-- Selected excerpt start --
The Pipeline for Promise Program offers a free summer course at SP2 to community college students, introducing them to the foundations of social work, its ethics and its various fields of practice. The program aims to teach students that higher education — and even a graduate program at Penn — are possibilities for them, regardless of their backgrounds.

“A lot of times, for people who go to community [college], Penn is not on the radar,” Jack Lewis , who co-teaches the program,  said. “The message that a lot of people get from community college or from growing up in Philly is, ‘Don’t even think about Penn, you can’t make it at Penn.’”

The program was created by Anthony Bruno , an SP2 lecturer and professor at the Community College of Philadelphia. Claire Lomax , who graduated from the College in 1984, funds the initiative through the Lomax Family Foundation.

When Bruno died in February 2013, Caroline Wong  took over as the program director.

“He encountered a lot of students [in community college] that he thought would be good for the field of social work, but maybe they didn’t know much about social work as a profession,” Wong said. “He wanted them to think not only about this as a profession, but also think about going beyond community and on to graduate school.”

There are about ten students enrolled in the Pipeline program at a time, which offers one social work course per summer to each student, for three consecutive summers. The deadline to apply for this summer’s course is April 30.

Wong and Lewis said they hope Pipeline students apply to undergraduate universities after finishing their time at community college, and ultimately pursue a master’s degree at a graduate school. The first Pipeline for Promise student to complete this process, Theodore Brandon, is currently pursuing a degree in SP2’s Master of Social Work program.

Brandon was in the first group of Pipeline students. In 2008, he was attending the Community College of Philadelphia, where he took a class on criminal justice taught by Bruno. At the time, he had a strong interest in criminal justice, but he was thinking about pursuing a career in law enforcement — like his parents, who are both retired Philadelphia Police officers.
-- Selected excerpt end --
-- Data start --
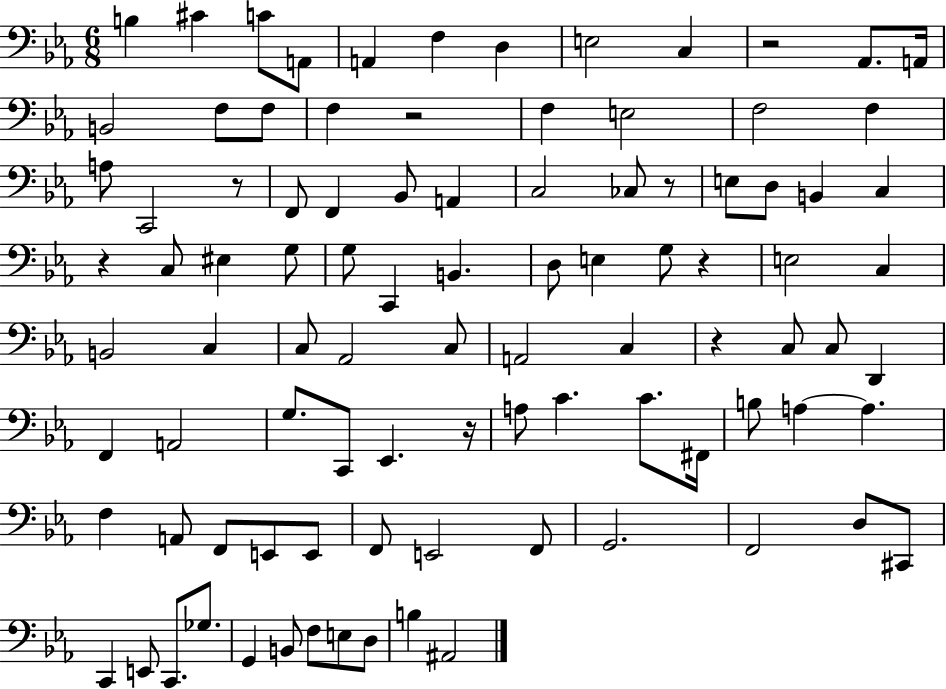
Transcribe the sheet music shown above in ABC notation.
-- Data end --
- _Work instructions_:
A. Translate this sentence from the Pipeline for Promise article into Spanish: "There are about ten students enrolled in the Pipeline program at a time, which offers one social work course per summer to each student, for three consecutive summers."
B. Pick up the article on the Pipeline for Promise Program after its final sentence and keep it going.
The material placed after the article on the Pipeline for Promise Program is separate from the article.

- _Outputs_:
A. Hay unos diez estudiantes inscritos a la vez en el programa Pipeline, que ofrece a cada estudiante un curso de trabajo social por verano, durante tres veranos consecutivos.

B.
“I thought I was really headed more toward the law enforcement side,” Brandon said. “But after taking the [Pipeline for Promise] class, I really found my niche.”

In 2010, Brandon transferred to Temple University, where he earned his bachelor’s degree in criminal justice. After graduating, he applied to Penn’s MSW program, which he enrolled in this fall. Next year, he will have a field placement with SP2’s Goldring Reentry Initiative, working with incarcerated individuals three months before they are released from prison and three months afterwards to support their transition back into their communities.

The Pipeline for Promise program helped Brandon realize he could approach criminal justice from a social work perspective such as this one.

“In today’s world, we’re moving away from the punitive approach to law enforcement,” Brandon said. “Hopefully I’ll be one of those practitioners that’s able to bridge the gap between that punitive stance and the rehabilitative stance.”

Although the Pipeline program has a different director than when Brandon was a student, professors still aim to provide students with new perspectives on their potential career options.

“Not only do [the students] get the program, but they get Jack and me,” Wong said. “We’re providing advising and mentoring throughout [the year], not just during that summer program.”

Lewis and Wong aid students throughout their educational careers and with their applications to other institutions. They invite speakers to the classroom who work in various fields of social work — ranging from child welfare to criminal justice — to help students realize that social work offers a wide range of opportunities.

“Unfortunately, a lot of people don’t quite understand what social work is, so they get this perception that a social worker is someone who works with DHS and takes away someone’s baby or hands out a welfare check,” Lewis said. “Part of [the program] is helping people understand what the profession is, these are the values, these are the skills you get from social work. And why not think of it as an option?”

Lewis said he and Wong also teach students to take advantage of all educational resources. Due to the Lomax family’s funding, even the cost of textbooks is covered for Pipeline students; they are also given Penn Cards to access University libraries and computer labs.

Lewis and Wong also encourage students by inviting speakers to talk about the struggles they faced throughout their education and careers — and also by sharing their own stories.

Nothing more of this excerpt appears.